S’il y a un truc que le musicophile ne peut reprocher à Jacques Barbéri, Philippe Perreaudin et Laurent Pernice, qui forment le groupe Palo Alto, c’est de produire de la poutine grand public. Depuis plus de trente ans, cette formation française ose et tente. Ses irréductibles membres ont tâté de tout : musiques improvisées puis composées; réorientations vers l’électronique, l’industriel et le post-punk, entre autres; collaborations avec divers créateurs, dont les groupes français Klimperei et Déficit des Années Antérieures; participation à la bande-son du film Louise-Michel; hommages à Tuxedomoon, Ptôse, Nino Ferrer, The Residents et au cultissime auteur de science-fiction J. G. Ballard; adaptation vidéo de La Chasse au Snark de Lewis Carroll; création de l’étiquette spécialisée Halte aux Records et on en passe.
Une constante demeure, toutefois, dans le parcours de Palo Alto : le recours aux références littéraires, surtout de science-fiction. Rien d’étonnant puisque Jacques Barbéri est auteur de SF à part entière. Sur le double album Difference and Repetition – A musical evocation of Gilles Deleuze, un autre écrivain de SF est d’ailleurs mis à contribution : Alain Damasio, qui a écrit et déclamé les trois textes de la pièce Triptych, soit Gilles Deleuze est mort, Longtemps après l’écho du combat et Chaosmos.

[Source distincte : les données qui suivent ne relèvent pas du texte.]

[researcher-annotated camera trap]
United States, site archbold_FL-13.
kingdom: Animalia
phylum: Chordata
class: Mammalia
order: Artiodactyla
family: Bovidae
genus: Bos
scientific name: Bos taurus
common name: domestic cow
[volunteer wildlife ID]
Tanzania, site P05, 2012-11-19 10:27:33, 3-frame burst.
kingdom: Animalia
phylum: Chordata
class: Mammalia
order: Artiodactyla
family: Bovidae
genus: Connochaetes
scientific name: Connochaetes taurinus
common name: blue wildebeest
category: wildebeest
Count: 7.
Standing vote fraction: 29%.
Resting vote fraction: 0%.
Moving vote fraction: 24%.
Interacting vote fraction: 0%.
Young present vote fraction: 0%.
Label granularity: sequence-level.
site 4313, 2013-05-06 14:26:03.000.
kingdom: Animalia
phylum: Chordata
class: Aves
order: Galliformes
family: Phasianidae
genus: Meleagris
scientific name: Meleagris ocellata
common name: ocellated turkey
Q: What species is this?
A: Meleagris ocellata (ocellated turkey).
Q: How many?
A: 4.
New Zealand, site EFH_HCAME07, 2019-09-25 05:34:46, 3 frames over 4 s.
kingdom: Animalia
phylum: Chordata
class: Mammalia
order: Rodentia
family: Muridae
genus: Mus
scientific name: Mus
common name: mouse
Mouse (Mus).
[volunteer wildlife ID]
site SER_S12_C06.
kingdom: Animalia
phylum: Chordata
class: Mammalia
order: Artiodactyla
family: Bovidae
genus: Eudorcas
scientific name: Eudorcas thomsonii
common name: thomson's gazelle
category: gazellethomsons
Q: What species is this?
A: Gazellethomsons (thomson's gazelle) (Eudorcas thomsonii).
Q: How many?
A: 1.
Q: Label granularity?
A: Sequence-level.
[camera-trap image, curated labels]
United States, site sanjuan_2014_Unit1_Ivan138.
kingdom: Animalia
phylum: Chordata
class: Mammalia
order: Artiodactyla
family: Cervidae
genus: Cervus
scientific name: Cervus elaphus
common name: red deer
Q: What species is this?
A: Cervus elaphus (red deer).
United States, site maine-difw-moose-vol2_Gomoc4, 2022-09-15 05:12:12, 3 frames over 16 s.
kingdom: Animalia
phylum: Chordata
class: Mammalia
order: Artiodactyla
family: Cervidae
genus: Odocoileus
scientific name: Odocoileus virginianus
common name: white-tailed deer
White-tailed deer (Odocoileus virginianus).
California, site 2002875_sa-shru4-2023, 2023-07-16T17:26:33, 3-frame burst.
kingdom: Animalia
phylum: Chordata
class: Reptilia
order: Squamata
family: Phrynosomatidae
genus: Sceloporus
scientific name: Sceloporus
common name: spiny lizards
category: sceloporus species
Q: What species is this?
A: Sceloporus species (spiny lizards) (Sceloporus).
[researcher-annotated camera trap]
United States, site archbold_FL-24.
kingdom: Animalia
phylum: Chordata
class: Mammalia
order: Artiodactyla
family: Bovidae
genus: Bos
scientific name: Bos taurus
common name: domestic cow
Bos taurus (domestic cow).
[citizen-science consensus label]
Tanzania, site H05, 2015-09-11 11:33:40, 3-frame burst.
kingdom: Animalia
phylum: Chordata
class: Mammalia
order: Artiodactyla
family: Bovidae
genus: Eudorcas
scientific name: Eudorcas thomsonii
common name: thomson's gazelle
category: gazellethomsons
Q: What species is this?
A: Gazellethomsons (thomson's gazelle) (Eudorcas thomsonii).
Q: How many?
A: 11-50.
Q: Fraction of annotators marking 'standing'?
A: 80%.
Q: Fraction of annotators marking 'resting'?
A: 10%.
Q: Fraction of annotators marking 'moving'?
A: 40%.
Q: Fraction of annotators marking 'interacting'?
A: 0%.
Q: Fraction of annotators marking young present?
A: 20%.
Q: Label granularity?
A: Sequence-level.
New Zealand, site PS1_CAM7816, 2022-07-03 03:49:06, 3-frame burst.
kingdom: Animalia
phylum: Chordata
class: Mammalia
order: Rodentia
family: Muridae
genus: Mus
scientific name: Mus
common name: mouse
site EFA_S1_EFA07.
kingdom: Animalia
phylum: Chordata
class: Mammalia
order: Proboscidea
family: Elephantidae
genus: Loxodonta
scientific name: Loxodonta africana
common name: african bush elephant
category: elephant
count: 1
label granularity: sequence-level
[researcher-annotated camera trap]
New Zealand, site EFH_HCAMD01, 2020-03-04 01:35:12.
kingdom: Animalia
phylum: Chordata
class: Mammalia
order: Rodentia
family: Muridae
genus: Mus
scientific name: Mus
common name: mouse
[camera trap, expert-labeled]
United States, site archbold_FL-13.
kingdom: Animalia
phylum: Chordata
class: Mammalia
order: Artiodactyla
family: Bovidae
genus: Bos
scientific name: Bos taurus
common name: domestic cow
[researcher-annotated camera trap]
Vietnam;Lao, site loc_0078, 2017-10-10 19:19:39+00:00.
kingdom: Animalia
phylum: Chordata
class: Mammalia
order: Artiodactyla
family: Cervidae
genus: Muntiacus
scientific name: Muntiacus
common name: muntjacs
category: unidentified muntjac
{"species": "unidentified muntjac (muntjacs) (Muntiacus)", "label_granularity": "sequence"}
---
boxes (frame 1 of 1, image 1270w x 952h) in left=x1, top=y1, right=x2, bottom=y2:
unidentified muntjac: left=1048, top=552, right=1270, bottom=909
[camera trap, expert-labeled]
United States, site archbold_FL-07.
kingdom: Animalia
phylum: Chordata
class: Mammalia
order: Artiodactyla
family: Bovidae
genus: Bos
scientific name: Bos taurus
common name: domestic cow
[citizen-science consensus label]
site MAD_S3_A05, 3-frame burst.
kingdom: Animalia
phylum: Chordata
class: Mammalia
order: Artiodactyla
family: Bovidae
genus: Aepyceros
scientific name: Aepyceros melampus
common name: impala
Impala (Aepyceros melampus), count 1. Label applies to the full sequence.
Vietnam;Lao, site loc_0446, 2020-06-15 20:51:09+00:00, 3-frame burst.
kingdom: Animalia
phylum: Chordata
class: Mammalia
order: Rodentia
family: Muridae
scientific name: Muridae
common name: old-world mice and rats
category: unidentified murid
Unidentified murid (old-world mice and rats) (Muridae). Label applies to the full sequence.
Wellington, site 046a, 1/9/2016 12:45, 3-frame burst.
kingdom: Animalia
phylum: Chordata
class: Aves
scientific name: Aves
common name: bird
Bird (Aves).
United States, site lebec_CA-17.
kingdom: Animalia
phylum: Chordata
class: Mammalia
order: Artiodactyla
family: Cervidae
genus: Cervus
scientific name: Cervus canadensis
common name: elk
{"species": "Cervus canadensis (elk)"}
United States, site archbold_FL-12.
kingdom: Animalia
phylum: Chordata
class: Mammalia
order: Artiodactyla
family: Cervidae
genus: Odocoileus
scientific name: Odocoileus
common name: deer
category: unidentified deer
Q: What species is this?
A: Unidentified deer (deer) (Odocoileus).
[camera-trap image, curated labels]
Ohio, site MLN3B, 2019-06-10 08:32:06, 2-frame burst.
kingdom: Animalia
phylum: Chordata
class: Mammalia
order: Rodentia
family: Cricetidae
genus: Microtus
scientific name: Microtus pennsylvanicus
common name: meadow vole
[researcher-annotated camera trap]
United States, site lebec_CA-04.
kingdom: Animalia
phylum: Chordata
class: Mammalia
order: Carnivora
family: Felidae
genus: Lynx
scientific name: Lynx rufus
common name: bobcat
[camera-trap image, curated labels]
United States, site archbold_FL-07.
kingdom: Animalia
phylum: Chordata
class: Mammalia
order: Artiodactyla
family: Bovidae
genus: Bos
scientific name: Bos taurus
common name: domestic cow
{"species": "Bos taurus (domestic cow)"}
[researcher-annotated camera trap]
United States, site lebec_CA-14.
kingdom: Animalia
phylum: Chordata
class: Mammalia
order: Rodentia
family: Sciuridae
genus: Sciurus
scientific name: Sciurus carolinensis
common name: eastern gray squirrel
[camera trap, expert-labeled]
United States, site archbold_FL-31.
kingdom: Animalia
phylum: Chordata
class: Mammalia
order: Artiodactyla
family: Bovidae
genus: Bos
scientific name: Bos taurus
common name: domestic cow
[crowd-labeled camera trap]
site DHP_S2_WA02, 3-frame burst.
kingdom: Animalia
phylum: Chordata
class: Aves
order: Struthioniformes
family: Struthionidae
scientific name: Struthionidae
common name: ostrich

Outre Damasio, les risque-tout de Palo Alto ont aussi convié d’autres personnages singuliers à ce projet qui non seulement commémore le pop philosophe Deleuze, mais salue l’album Third des proto-progueux Soft Machine. Ainsi, sur The Tears Of Nietzsche, Richard Pinhas plaque sa guitare distordue sur son propre essai Les Larmes de Nietzsche – Deleuze et la musique. Le multi-instrumentiste Thierry Zaboitzeff (ex-Art Zoyd) violente Rhizome de son violoncelle électrique. Puis, le chevalier de l’avant-garde new-yorkaise Rhys Chatham pimente de sa trompette la pièce Différence et répétition.
Au fil de ces quatre pièces de presque vingt minutes chacune, des synthés à foison, des percussions naturelles et électroniques ainsi que divers sons d’origines non identifiées s’imbriquent aux instruments et voix susmentionnés. En résulte un capharnaüm harmonieux dont l’apparente complexité ne doit en rien rebuter le musicophile, qui y fera de roboratives trouvailles.